Vella Lovell

  • Speed of Life (2019)

    Speed of Life (2019)

    (On Cable TV, July 2021) As someone who spent a lot of time reading prose Science Fiction, and who had a strong preference for scientifically plausible SF (save for an FTL handwave or two), I always get curiously annoyed by science fiction film that take a loose and fuzzy approach to their imaginary devices. Sure, I’ll allow that Speed of Life, which riffs off David Bowie themes in a way that’s closer to fantasy than SF, is not meant to be rigorous or even rational. It starts with an argument between an ill-matched couple, which gets interrupted mid-stream by the man falling into a wormhole that just opens in their living room.
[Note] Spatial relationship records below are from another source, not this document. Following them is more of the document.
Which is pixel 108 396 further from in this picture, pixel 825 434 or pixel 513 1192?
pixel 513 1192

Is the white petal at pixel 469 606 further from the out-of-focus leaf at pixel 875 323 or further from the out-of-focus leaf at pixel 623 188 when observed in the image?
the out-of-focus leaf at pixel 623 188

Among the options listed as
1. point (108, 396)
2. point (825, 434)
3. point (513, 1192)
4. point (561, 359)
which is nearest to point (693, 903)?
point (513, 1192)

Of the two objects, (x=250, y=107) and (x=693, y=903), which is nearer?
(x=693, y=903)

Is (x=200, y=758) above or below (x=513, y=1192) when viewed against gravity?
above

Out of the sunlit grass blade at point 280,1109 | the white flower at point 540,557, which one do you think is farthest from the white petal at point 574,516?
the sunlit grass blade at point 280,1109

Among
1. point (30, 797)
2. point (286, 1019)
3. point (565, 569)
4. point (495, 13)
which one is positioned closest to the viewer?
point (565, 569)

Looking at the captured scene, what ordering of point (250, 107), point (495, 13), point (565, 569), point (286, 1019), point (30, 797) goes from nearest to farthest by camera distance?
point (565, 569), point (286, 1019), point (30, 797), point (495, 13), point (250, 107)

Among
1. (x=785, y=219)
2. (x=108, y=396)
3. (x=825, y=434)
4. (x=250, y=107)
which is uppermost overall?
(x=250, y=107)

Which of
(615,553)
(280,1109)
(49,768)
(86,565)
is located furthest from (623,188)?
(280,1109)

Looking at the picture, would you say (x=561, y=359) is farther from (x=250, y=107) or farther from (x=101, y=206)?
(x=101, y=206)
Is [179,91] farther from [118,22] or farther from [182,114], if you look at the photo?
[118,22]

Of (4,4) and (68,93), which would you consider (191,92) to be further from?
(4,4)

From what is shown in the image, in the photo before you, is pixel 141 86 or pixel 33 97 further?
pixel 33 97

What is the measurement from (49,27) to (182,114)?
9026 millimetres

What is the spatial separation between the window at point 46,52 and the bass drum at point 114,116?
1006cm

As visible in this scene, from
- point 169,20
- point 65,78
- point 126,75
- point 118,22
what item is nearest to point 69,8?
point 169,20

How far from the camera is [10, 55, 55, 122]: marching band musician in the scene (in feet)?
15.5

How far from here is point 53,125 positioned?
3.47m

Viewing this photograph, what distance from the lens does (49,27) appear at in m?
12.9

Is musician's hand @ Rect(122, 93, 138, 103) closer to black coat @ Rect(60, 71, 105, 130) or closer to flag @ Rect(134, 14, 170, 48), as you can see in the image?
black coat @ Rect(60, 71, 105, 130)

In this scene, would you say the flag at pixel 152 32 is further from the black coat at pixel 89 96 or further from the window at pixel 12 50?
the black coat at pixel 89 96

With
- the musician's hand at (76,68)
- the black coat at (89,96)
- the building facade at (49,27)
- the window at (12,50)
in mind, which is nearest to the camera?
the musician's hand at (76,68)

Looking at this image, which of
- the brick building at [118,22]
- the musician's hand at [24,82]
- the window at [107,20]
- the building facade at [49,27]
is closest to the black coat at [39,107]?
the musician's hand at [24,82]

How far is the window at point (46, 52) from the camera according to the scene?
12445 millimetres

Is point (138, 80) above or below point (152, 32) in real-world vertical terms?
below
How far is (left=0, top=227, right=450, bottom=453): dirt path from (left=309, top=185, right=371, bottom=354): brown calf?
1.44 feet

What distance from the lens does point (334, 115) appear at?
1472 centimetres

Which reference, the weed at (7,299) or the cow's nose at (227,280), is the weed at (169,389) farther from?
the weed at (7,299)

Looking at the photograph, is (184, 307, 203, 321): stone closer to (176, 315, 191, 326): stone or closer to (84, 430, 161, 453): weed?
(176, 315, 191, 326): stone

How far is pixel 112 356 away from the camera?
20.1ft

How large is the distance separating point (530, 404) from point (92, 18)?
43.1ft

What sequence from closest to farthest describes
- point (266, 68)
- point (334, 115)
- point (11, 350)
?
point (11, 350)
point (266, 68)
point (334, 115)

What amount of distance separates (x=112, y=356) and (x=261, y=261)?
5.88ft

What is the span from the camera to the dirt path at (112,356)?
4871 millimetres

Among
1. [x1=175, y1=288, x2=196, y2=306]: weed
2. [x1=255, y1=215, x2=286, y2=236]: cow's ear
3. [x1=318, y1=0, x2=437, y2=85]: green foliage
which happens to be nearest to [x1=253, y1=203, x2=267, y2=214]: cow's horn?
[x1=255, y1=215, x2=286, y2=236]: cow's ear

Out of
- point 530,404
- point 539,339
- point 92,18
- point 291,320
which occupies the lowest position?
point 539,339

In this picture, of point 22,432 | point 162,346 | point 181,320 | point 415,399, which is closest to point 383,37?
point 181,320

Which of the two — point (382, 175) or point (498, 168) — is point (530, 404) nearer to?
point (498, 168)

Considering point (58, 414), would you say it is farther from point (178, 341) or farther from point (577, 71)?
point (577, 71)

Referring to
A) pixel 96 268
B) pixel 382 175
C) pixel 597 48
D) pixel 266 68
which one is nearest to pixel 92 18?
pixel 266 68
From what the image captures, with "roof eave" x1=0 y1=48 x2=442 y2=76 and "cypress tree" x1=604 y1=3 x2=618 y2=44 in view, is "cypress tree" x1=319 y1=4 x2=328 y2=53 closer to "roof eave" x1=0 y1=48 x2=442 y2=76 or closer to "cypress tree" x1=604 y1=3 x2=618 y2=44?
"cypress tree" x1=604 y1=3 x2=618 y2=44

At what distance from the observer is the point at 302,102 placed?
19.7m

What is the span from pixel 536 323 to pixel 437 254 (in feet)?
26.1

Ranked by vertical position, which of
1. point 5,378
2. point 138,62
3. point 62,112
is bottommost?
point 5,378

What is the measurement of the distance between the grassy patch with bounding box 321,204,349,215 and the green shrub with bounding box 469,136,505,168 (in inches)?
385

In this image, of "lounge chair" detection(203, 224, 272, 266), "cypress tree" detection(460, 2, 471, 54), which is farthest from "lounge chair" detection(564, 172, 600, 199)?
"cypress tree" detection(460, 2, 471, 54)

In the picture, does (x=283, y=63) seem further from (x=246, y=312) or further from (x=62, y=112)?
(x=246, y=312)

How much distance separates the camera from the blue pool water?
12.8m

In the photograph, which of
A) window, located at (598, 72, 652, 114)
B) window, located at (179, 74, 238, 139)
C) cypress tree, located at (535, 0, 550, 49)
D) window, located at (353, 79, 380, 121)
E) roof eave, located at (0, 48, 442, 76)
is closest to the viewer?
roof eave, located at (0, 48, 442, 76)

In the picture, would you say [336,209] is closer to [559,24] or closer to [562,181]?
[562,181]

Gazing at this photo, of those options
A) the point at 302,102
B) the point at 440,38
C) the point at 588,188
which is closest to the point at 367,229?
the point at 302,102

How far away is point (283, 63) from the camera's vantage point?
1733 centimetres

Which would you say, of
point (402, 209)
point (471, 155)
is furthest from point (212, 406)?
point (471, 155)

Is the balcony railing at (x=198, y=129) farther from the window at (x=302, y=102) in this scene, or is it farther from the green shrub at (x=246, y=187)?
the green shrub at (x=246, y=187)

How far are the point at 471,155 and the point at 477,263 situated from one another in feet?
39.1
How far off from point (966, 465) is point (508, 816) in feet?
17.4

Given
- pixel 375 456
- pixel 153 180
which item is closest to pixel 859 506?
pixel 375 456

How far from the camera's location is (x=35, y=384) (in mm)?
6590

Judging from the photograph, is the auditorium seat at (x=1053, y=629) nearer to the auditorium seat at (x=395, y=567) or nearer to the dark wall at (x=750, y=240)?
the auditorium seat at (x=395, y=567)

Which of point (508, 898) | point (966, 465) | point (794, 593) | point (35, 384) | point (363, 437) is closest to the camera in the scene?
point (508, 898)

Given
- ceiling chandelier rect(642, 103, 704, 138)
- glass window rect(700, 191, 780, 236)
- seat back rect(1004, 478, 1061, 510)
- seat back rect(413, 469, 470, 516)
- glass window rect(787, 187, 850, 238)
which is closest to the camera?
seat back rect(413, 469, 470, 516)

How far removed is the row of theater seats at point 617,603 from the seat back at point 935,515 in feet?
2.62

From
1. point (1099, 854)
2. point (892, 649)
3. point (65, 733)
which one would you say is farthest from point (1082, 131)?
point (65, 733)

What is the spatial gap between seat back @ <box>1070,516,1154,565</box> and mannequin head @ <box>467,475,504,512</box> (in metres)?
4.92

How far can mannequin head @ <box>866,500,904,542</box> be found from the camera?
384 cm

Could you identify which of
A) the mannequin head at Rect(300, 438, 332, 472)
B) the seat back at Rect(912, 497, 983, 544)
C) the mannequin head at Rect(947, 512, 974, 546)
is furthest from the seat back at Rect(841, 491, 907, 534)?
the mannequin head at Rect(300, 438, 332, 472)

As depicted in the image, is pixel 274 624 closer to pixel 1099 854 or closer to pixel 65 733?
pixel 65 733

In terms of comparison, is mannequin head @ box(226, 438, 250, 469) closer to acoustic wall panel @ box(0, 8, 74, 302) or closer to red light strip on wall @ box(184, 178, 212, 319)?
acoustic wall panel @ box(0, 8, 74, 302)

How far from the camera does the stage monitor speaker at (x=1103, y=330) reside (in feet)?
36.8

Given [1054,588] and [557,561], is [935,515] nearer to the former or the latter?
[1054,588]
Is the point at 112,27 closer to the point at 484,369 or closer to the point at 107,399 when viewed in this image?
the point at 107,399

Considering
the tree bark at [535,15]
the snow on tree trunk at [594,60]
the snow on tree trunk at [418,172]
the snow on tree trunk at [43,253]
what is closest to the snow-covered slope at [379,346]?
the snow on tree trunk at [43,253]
Fast-forwarding thirty years later, the woman (who’s about to flee the US for Canada due to restrictions on what 60+ years old can do) sees her life change when the wormhole re-opens and the man walks out, not understanding what’s happening. That, by itself, is a silly but workable Science Fictional premise, especially as the characters (and those around them) struggle with the consequences of having a man out of time in their midst, and how relationships are altered by this intrusion. Speed of Life’s willingness to present a future not unlike the present is blunt and not really sensical (has no one noticed that 60+ years old vote a lot?) but it’s there and tips the film toward genre-based assessments. There are a few good moments along the way: Ann Dowd is rather good as the older woman who sees a past love re-emerge into her life, and I wouldn’t mind seeing Vella Lovell in other films. Speed of Life occasionally scores good character-based moments, but it gets increasingly ludicrous and unfulfilling the longer it goes on. By the time the characters hop in time-travelling wormholes at will, the shaky rigour of the premise is completely shot and anything can happen — limiting the consequences of the choices. I also kept waiting for the film to at least acknowledge how the woman’s memory of the relationship was belied by what we saw (anyone witnessing that opening argument would think that a breakup was the only outcome), but that’s a topic that Speed of Life seems unwilling to confront.   In the end, a mildly intriguing opening ends up deflating to a big blob of incoherence and missed opportunities. While I like that writer-director Liz Manashil took Bowie’s death personally enough to create a film about it, the result stops well short of offering satisfaction, and feels undercooked at 76 minutes.